Data for the task:
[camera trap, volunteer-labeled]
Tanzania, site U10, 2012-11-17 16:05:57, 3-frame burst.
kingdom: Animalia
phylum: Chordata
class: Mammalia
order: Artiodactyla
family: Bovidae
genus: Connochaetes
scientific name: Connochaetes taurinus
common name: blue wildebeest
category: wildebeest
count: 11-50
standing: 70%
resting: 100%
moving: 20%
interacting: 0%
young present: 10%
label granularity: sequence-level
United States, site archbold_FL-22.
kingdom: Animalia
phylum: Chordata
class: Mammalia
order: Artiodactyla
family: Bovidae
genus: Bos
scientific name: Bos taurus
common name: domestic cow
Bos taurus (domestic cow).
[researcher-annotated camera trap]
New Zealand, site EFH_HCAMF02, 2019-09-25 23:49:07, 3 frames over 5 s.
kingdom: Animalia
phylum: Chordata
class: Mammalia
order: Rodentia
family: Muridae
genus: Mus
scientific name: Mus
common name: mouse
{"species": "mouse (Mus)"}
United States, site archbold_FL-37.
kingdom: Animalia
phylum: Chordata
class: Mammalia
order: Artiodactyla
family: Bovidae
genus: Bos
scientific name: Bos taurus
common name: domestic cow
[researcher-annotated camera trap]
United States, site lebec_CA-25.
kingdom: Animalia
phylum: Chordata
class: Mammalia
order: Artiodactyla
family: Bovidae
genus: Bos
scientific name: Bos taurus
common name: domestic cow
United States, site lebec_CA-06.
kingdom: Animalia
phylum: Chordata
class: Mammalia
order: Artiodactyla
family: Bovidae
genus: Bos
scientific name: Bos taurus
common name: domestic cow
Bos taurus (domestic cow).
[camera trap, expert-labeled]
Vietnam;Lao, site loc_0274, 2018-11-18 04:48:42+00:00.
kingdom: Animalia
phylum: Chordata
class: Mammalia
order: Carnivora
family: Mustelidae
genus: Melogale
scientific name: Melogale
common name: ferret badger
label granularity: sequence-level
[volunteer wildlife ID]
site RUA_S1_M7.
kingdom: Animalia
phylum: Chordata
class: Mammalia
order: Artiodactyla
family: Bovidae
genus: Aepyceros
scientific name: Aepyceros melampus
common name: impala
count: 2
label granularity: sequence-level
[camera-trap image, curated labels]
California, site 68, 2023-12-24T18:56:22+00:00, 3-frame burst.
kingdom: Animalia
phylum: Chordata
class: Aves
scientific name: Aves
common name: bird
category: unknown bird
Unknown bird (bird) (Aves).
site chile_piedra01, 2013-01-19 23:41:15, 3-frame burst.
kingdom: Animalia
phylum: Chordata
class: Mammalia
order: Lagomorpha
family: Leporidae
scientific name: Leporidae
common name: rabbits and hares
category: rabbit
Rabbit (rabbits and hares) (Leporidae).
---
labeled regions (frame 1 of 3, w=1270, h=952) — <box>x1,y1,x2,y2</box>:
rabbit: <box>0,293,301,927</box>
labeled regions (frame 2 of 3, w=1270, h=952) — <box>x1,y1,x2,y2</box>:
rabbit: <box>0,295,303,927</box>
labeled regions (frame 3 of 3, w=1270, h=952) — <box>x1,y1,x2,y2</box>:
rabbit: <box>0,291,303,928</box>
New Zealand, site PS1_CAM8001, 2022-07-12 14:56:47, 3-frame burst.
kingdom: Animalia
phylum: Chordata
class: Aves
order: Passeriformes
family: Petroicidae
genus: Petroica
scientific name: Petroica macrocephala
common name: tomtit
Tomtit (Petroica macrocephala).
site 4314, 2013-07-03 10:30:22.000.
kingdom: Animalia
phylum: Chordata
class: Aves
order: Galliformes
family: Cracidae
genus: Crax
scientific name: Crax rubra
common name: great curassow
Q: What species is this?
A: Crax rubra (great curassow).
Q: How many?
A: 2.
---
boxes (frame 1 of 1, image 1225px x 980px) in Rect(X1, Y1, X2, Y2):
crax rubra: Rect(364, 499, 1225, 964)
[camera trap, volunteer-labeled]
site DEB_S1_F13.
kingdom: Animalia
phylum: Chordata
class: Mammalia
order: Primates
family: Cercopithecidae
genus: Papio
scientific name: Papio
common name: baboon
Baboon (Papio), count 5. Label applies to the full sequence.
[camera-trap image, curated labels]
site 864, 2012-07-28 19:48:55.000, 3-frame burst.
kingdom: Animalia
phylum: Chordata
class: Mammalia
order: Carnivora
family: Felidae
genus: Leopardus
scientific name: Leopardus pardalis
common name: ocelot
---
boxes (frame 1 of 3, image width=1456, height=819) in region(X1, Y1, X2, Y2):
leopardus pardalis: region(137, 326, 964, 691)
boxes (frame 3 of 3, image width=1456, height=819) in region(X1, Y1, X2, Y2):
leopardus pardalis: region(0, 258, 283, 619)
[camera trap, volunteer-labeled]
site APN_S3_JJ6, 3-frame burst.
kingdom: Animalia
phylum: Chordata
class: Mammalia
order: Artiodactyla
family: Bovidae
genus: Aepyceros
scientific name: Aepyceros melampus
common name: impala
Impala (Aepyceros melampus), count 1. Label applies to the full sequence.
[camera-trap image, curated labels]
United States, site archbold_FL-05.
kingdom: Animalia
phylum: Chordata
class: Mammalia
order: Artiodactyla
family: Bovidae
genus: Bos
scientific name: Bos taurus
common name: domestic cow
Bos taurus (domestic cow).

Requirement:
Would you output every entry exactly as it was written?

Exercise output:
[camera trap, volunteer-labeled]
Tanzania, site U10, 2012-11-17 16:05:57, 3-frame burst.
kingdom: Animalia
phylum: Chordata
class: Mammalia
order: Artiodactyla
family: Bovidae
genus: Connochaetes
scientific name: Connochaetes taurinus
common name: blue wildebeest
category: wildebeest
count: 11-50
standing: 70%
resting: 100%
moving: 20%
interacting: 0%
young present: 10%
label granularity: sequence-level
United States, site archbold_FL-22.
kingdom: Animalia
phylum: Chordata
class: Mammalia
order: Artiodactyla
family: Bovidae
genus: Bos
scientific name: Bos taurus
common name: domestic cow
Bos taurus (domestic cow).
[researcher-annotated camera trap]
New Zealand, site EFH_HCAMF02, 2019-09-25 23:49:07, 3 frames over 5 s.
kingdom: Animalia
phylum: Chordata
class: Mammalia
order: Rodentia
family: Muridae
genus: Mus
scientific name: Mus
common name: mouse
{"species": "mouse (Mus)"}
United States, site archbold_FL-37.
kingdom: Animalia
phylum: Chordata
class: Mammalia
order: Artiodactyla
family: Bovidae
genus: Bos
scientific name: Bos taurus
common name: domestic cow
[researcher-annotated camera trap]
United States, site lebec_CA-25.
kingdom: Animalia
phylum: Chordata
class: Mammalia
order: Artiodactyla
family: Bovidae
genus: Bos
scientific name: Bos taurus
common name: domestic cow
United States, site lebec_CA-06.
kingdom: Animalia
phylum: Chordata
class: Mammalia
order: Artiodactyla
family: Bovidae
genus: Bos
scientific name: Bos taurus
common name: domestic cow
Bos taurus (domestic cow).
[camera trap, expert-labeled]
Vietnam;Lao, site loc_0274, 2018-11-18 04:48:42+00:00.
kingdom: Animalia
phylum: Chordata
class: Mammalia
order: Carnivora
family: Mustelidae
genus: Melogale
scientific name: Melogale
common name: ferret badger
label granularity: sequence-level
[volunteer wildlife ID]
site RUA_S1_M7.
kingdom: Animalia
phylum: Chordata
class: Mammalia
order: Artiodactyla
family: Bovidae
genus: Aepyceros
scientific name: Aepyceros melampus
common name: impala
count: 2
label granularity: sequence-level
[camera-trap image, curated labels]
California, site 68, 2023-12-24T18:56:22+00:00, 3-frame burst.
kingdom: Animalia
phylum: Chordata
class: Aves
scientific name: Aves
common name: bird
category: unknown bird
Unknown bird (bird) (Aves).
site chile_piedra01, 2013-01-19 23:41:15, 3-frame burst.
kingdom: Animalia
phylum: Chordata
class: Mammalia
order: Lagomorpha
family: Leporidae
scientific name: Leporidae
common name: rabbits and hares
category: rabbit
Rabbit (rabbits and hares) (Leporidae).
---
labeled regions (frame 1 of 3, w=1270, h=952) — <box>x1,y1,x2,y2</box>:
rabbit: <box>0,293,301,927</box>
labeled regions (frame 2 of 3, w=1270, h=952) — <box>x1,y1,x2,y2</box>:
rabbit: <box>0,295,303,927</box>
labeled regions (frame 3 of 3, w=1270, h=952) — <box>x1,y1,x2,y2</box>:
rabbit: <box>0,291,303,928</box>
New Zealand, site PS1_CAM8001, 2022-07-12 14:56:47, 3-frame burst.
kingdom: Animalia
phylum: Chordata
class: Aves
order: Passeriformes
family: Petroicidae
genus: Petroica
scientific name: Petroica macrocephala
common name: tomtit
Tomtit (Petroica macrocephala).
site 4314, 2013-07-03 10:30:22.000.
kingdom: Animalia
phylum: Chordata
class: Aves
order: Galliformes
family: Cracidae
genus: Crax
scientific name: Crax rubra
common name: great curassow
Q: What species is this?
A: Crax rubra (great curassow).
Q: How many?
A: 2.
---
boxes (frame 1 of 1, image 1225px x 980px) in Rect(X1, Y1, X2, Y2):
crax rubra: Rect(364, 499, 1225, 964)
[camera trap, volunteer-labeled]
site DEB_S1_F13.
kingdom: Animalia
phylum: Chordata
class: Mammalia
order: Primates
family: Cercopithecidae
genus: Papio
scientific name: Papio
common name: baboon
Baboon (Papio), count 5. Label applies to the full sequence.
[camera-trap image, curated labels]
site 864, 2012-07-28 19:48:55.000, 3-frame burst.
kingdom: Animalia
phylum: Chordata
class: Mammalia
order: Carnivora
family: Felidae
genus: Leopardus
scientific name: Leopardus pardalis
common name: ocelot
---
boxes (frame 1 of 3, image width=1456, height=819) in region(X1, Y1, X2, Y2):
leopardus pardalis: region(137, 326, 964, 691)
boxes (frame 3 of 3, image width=1456, height=819) in region(X1, Y1, X2, Y2):
leopardus pardalis: region(0, 258, 283, 619)
[camera trap, volunteer-labeled]
site APN_S3_JJ6, 3-frame burst.
kingdom: Animalia
phylum: Chordata
class: Mammalia
order: Artiodactyla
family: Bovidae
genus: Aepyceros
scientific name: Aepyceros melampus
common name: impala
Impala (Aepyceros melampus), count 1. Label applies to the full sequence.
[camera-trap image, curated labels]
United States, site archbold_FL-05.
kingdom: Animalia
phylum: Chordata
class: Mammalia
order: Artiodactyla
family: Bovidae
genus: Bos
scientific name: Bos taurus
common name: domestic cow
Bos taurus (domestic cow).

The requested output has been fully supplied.